On June 30, Nayuki’s Tea officially listed on the Hong Kong Stock Exchange, becoming the “first stock of new-style tea-based beverages”.
On February 11 this year, Nayuki’s Tea submitted its prospectus to the Hong Kong Stock Exchange. On June 29, the firm announced that the IPO price would be set at HK $19.80 per share, standing at the upper end of the guiding price range of HK $17.2-$19.8. In this IPO, Nayuki’s Tea will raise a net total of HK $4.84 billion, with JP Morgan Chase, CMB International and Huatai International acting as co-sponsors.
The firm’s prospectus reveals that from 2018 to 2020, Nayuki’s Tea achieved annual income of RMB 1.087 billion, RMB 2.502 billion and RMB 3.057 billion, respectively, with annual net losses of RMB 69.729 million, RMB 39.68 million and RMB 203 million, respectively.
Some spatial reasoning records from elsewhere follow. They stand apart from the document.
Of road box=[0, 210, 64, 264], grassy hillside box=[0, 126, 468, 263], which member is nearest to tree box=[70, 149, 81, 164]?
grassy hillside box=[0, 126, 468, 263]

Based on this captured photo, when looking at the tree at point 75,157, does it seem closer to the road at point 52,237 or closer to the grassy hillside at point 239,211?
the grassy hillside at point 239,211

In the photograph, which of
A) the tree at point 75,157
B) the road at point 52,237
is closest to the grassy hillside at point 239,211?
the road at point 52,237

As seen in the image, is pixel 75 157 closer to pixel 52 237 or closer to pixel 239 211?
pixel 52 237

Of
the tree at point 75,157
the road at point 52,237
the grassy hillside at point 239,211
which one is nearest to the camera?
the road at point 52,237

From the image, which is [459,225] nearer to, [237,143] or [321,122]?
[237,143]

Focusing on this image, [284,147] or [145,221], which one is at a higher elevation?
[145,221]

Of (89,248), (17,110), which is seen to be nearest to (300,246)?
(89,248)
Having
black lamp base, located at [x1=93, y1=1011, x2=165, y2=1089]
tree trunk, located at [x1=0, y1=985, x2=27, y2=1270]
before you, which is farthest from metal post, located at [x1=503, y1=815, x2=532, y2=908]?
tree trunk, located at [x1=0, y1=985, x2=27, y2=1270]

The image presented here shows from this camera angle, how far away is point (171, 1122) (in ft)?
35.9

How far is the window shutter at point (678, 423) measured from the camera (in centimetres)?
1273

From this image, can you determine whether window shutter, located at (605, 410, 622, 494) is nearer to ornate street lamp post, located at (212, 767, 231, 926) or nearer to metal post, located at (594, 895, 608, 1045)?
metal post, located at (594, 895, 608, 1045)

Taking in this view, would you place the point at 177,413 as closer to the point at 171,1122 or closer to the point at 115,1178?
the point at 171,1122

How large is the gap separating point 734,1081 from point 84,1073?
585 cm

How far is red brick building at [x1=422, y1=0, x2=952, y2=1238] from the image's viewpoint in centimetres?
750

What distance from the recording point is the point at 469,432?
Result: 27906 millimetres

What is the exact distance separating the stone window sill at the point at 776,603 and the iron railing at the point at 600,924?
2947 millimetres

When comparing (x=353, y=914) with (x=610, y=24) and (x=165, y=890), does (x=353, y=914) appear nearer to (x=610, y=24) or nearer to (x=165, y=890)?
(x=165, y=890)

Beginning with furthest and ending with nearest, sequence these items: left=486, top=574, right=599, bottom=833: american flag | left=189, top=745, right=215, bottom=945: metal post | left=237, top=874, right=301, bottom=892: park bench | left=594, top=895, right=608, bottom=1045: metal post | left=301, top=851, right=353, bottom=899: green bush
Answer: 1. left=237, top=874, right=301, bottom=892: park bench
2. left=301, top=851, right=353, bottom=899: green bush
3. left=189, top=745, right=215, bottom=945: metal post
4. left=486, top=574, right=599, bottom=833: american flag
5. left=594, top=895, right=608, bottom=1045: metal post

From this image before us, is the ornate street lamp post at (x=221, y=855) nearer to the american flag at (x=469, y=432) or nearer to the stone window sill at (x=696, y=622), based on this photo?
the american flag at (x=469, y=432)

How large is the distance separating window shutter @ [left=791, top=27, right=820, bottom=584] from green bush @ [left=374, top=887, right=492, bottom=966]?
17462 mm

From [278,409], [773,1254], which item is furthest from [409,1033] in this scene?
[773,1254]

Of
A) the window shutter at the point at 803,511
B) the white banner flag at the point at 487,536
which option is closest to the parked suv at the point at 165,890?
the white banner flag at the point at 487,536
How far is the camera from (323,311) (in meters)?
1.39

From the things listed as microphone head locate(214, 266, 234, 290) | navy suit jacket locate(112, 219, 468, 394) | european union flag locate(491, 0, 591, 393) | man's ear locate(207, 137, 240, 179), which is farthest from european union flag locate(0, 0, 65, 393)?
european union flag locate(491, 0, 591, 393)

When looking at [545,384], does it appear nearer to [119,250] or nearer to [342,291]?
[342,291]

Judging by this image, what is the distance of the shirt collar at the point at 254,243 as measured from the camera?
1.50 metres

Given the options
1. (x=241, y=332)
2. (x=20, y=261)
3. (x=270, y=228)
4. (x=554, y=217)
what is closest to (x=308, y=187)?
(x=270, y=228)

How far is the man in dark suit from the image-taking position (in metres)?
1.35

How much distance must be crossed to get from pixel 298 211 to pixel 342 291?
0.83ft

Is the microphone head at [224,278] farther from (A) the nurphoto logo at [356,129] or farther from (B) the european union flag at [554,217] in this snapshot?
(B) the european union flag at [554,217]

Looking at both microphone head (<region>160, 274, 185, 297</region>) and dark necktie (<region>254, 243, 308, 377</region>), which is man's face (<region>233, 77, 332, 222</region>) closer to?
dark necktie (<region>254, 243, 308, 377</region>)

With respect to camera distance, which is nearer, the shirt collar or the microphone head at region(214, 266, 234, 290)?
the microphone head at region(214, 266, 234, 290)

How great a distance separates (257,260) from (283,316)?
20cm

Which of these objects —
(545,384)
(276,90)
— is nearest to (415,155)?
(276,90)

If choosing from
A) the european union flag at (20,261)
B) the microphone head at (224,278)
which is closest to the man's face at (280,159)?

However, in 2020, Nayuki’s Tea recorded an adjusted net profit of RMB 16.643 million, turning losses into profits.
Currently, owing to the scarcity of the market, institutions are bullish about the short-term valuation of Nayuki’s Tea.
CITIC Securities stated that, given the fact that Nayuki’s Tea manages to open new stores very quickly and that it is now the first and only publicly-listed player in the tea beverage sector, it is estimated that the company’s market value will reach HK $37.7 billion in 2023.
However, surrounded by competitors such as HeyTea, Modern China Tea Shop and MXBC – as they speed up the pace of their own financing and listing objectives – it is still unknown whether Nayuki’s Tea, after being established for only six years, can take the lead on the new tea track in the future.